KEY POINTS:
Heena may have appeared to have everything that many young Indian women aspire to.
She had her own burgeoning career, a marriage and two children. What she also had - albeit largely hidden from public view - was an alcoholic and abusive husband.
For Heena, an interior designer living in Delhi, the time to get rid of that husband was when he started to get violent with their children. "You carry on as long as you have hope ... But the day he turned on my children was the day I said 'enough'," Heena said.
With her own career developing, Heena moved into the ground floor of her parents' house and began the long and arduous task of trying to rebuild her life after 11 years of marriage. But her experience is not unique.
India is a society where great significance has always been attached to marriage, where wedding ceremonies have traditionally been elaborate, lengthy affairs and where divorce was all but unheard of. Indeed, there is no word in Hindi for divorce. (The word that is usually used, talak, is borrowed from Urdu.)
But as parts of Indian society undergo rapid social and economic transformation, increasing numbers of women are deciding to get out of unhappy or abusive marriages and start their lives afresh.
Buoyed by unprecedented financial independence - brought about as a result of India's surging economy and a new sense of empowerment that women's entry to the workplace has brought - countless thousands of younger women are making a decision that their mothers and aunts would hardly have dreamed of. "Part of it is to do with economic independence," said Heena, 42, who has two teenage children and asked that her full name not be used.
"But part of it is that my parents' generation is changing the way it thinks about what is going on. My mother would never have had the financial or emotional support that I did.
"In her generation to be divorced or thrown out would have been shameful. It would have been thought of in the same way that, sadly, Aids is thought of in India."
Official national statistics are unavailable because divorce proceedings are dealt with at a local level, however studies in some of the country's major cities have indicated a huge rise in the number of couples undertaking divorce proceedings at family courts. A study of recent trends showed that such cases are significantly rising in small towns and semi-urban areas.
"Many young couples, particularly [the] women, have been filing petitions for separation, which was unheard of in the 1970s," K K Patel, a supreme court lawyer, said recently. In Kerala, India's most literate state, the number of such filings has increased 350 per cent in the past 10 years.
Even in Punjab and Haryana, traditional agricultural states, divorce proceedings are rising. Some estimates reckon the national divorce rate to be at 6 or 7 per cent.
"Women are economically more independent. They have started working. They are also more aware of their rights," said Vandana Sharma, the president of the Women's Protection League, a Delhi-based campaign group that provides counselling and assistance.
She added: "Also families are changing.

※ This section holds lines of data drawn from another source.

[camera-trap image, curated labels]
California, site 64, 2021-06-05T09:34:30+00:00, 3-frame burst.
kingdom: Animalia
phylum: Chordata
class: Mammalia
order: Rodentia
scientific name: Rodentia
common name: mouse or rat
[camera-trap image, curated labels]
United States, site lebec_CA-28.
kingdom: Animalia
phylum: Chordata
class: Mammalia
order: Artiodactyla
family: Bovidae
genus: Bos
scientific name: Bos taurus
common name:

You used to have joint families with everyone living together and sharing their problems."
Though marriage has always been hugely important in India, the institution has traditionally treated women as less than equals.
Historically, dowries were paid by the family of the bride to that of the groom as part of the marriage arrangement - something that was long abused and often resulted in poor families struggling to make payments.
Such was the burden placed on the families of prospective brides, that female feticide - the selective aborting of female babies - has become commonplace. Though dowries have officially been illegal since 1961 and the use of ultrasound machines for prenatal gender testing banned since 1996, both practices remain widespread.
Likewise, the newspapers of the country's largest cities are full of stories of "dowry deaths" in which newly wed brides are either murdered or driven to commit suicide as a result of bullying and harassment for a dowry payment by the groom or his family.
Figures suggest that such incidents - or at least the reporting of such incidents to the police - is increasing. At the same time, in many parts of India there is a gender imbalance that appears to be worsening as a result of this preference for sons over daughters.
In 1981, the national ratio of children up to the age of six was measured at 962 girls for every 1000 boys. Twenty years later, the ratio was found to have fallen further, with 927 girls per 1000 boys.
With all the figures suggesting divorce is increasing, some experts caution that getting out of unhappy relationships remains a tough challenge and is an option only usually available to wealthier Indian women.
"When they talk about divorce, they are talking about the sliver of the middle class. We need to look beyond that," said Dr J Devika, a feminist scholar at the Centre for Development Studies in Trivandrum, in Kerala state. She said that in most segments of Indian society, divorce was still stigmatised and that even when women felt they were able to file for divorce, the slow pace of the country's judicial system meant that matters of alimony and rights over children were processes drawn out over years. "A woman's social membership in society is largely based on her marital status. It is hard for a woman if she is single, even if she is upper class," she added. "You can get out of the marriage but it does not mean your problems are over."